## The data
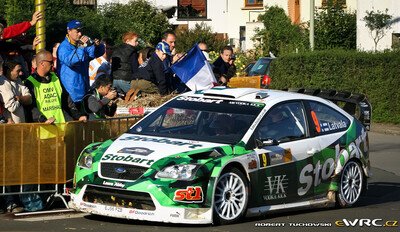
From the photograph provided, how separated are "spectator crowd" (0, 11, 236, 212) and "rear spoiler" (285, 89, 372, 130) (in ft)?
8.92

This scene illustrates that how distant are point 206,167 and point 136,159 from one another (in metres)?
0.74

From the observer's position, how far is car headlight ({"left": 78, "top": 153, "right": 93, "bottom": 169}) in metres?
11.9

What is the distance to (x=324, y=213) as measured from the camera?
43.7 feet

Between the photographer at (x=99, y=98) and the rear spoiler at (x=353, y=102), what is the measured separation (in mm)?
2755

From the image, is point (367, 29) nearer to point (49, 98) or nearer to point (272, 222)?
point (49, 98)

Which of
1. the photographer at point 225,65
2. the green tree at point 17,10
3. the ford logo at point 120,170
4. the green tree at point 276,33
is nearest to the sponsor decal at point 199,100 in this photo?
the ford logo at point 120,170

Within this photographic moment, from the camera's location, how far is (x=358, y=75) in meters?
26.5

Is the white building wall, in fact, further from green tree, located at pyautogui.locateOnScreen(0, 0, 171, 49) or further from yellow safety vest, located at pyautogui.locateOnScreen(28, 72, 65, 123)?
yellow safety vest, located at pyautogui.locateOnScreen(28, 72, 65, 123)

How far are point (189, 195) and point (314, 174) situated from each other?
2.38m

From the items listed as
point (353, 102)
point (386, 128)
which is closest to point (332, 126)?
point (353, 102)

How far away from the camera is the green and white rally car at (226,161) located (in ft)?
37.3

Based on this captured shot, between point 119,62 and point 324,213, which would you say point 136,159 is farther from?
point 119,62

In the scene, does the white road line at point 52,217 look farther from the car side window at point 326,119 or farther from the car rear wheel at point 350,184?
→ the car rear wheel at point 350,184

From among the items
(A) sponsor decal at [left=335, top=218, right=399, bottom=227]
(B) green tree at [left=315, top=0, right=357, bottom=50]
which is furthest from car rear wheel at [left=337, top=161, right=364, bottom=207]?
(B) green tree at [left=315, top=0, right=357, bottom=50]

--

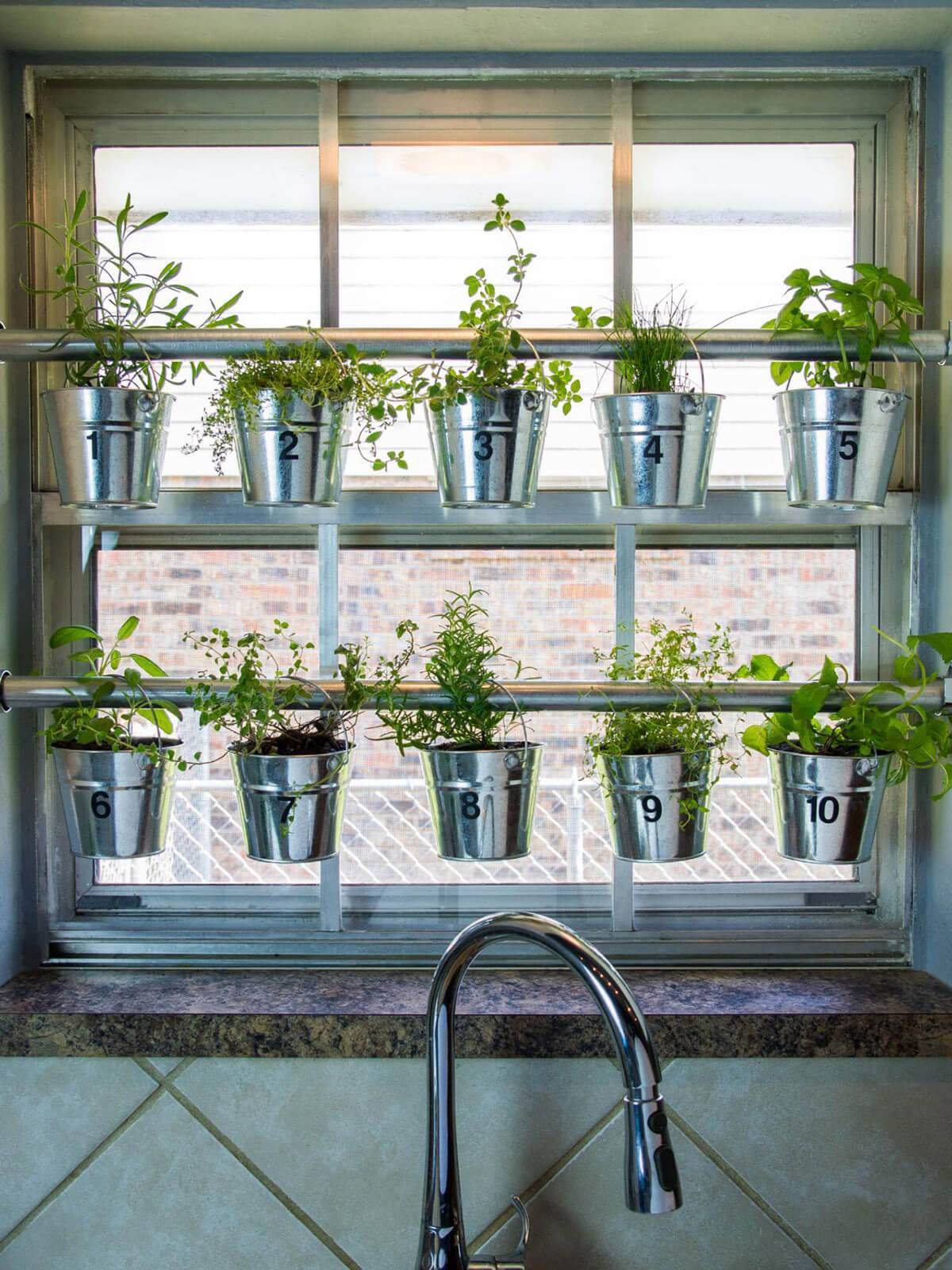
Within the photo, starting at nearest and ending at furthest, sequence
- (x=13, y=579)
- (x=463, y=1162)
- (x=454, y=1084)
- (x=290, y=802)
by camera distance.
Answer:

## Work required
Which lines in the items above contain the word "white"? Report each such line in full.

## Task answer
Is the white building wall, in fact, further from green tree, located at pyautogui.locateOnScreen(0, 0, 171, 49) or further from yellow safety vest, located at pyautogui.locateOnScreen(28, 72, 65, 123)?
How far away from the camera is the green and white rally car at (226,161) located (in ft)?
In the scene, does the white road line at point 52,217 look farther from the car side window at point 326,119 or farther from the car rear wheel at point 350,184?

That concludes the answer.